Two course rating methods were used until April 1960 when a new single approach was introduced. It involved a "preliminary yardage rating" for each hole which was "modified, if necessary, in the light of significant course conditions, called Rating Factors."
In 1971, William Wehnes of the Southern California Golf Association developed the first "obstacle rating" procedure using plus and minus adjustements by nines, for a number of course obstacles. However, most of today’s rating system can be attributed to Dean Knuth. He proposed a rating procedure that provided a numerical rating of 10 characteristics for each hole. These ratings, along with the weighted factors for each characteristic, provided an adjustment to the distance and rating of the course. The basis of this system was used to create the current USGA Course Rating System.

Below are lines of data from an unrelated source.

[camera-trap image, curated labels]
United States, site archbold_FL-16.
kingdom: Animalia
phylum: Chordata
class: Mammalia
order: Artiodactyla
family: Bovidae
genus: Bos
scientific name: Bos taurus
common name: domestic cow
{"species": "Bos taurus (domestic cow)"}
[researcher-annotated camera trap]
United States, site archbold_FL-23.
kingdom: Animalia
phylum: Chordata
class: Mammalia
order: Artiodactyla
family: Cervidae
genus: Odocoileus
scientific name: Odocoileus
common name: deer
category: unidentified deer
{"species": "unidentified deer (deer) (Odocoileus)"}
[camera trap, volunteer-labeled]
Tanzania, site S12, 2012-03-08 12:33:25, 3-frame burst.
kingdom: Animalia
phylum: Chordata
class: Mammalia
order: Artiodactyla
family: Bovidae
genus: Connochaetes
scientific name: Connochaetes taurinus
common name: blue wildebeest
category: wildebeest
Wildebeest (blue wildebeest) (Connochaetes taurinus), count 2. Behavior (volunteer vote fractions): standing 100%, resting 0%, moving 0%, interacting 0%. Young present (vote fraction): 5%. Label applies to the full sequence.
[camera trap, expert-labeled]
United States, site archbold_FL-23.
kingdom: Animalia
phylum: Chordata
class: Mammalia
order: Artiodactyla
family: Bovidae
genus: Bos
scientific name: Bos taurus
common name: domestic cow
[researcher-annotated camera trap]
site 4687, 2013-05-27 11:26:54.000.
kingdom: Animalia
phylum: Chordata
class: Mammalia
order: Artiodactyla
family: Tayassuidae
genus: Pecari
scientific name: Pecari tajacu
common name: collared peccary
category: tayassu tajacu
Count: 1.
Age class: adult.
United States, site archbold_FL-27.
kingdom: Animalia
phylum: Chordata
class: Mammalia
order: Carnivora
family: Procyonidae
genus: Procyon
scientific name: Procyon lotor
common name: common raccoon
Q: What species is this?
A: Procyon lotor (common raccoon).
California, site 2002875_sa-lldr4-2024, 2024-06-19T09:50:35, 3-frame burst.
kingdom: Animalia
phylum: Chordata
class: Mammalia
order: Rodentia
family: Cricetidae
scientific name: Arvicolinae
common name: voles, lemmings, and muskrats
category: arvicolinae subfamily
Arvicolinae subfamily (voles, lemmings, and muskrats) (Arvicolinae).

In 1982, the Colorado Golf Association rated all of its courses using the new procedure, under the leadership of Dr. Byron Williamson. In 1983, Colorado tested the Slope System with positive results. Five other states joined Colorado in the test during 1984, and others followed in subsequent years.
The USGA established a USGA Course Rating Subcommittee in 1987, which includes golf association staff and volunteers interested in the policies of the USGA Course Rating System. The committee meets annually to discuss modifications to the system and since 1989 conducts national course rating calibration seminars for all associations and foreign countries licensed to use the system.
Today every golf association in the United States that rates golf courses is licensed to use the USGA Course Rating System.